4. If you have a file system version prior to version 6, you might have to make changes for snapshots and data retention, as mentioned in the following list:
Snapshots. Files used for snapshots must either be created on StoreAll software 6.0 or
later, or the pre-6.0 file system containing the files must be upgraded for snapshots. To upgrade a file system, use the upgrade60.sh utility. For more information, see
“Upgrading pre-6.0 file systems for software snapshots” (page 180).
Data retention. Files used for data retention (including WORM and auto-commit) must be
created on StoreAll software 6.1.1 or later, or the pre-6.1.1 file system containing the files must be upgraded for retention features. To upgrade a file system, use the ibrix_reten_adm -u -f FSNAME command. Additional steps are required before and after you run the ibrix_reten_adm -u -f FSNAME command. For more information, see “Upgrading pre-6.1.1 file systems for data retention features” (page 181).

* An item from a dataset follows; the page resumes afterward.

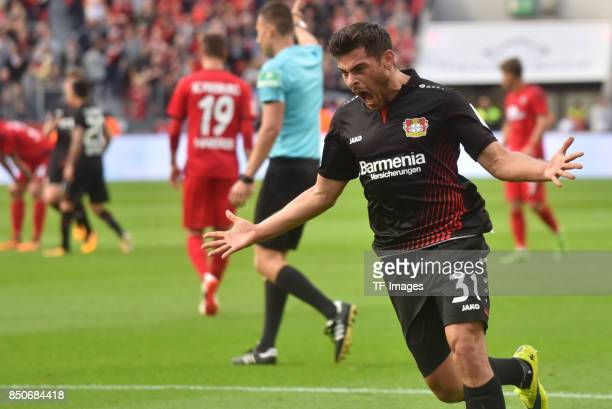 Kevin Volland of Leverkusen celebrate a goal during the Bundesliga match between Bayer 04 Leverkusen and SC Freiburg at BayArena on September 17 2017...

5. If you have an Express Query enabled file system prior to version 6.3, manually complete each file system upgrade as described in “Required steps after the StoreAll Upgrade for pre-6.3
Express Query enabled file systems” (page 20).
Automated offline upgrades for StoreAll software 6.x to 6.3
Preparing for the upgrade
To prepare for the upgrade, complete the following steps:
1. Make sure you have completed all steps in the upgrade checklist (Table 1 (page 10)).
2. Stop all client I/O to the cluster or file systems. On the Linux client, use lsof </mountpoint> to show open files belonging to active processes.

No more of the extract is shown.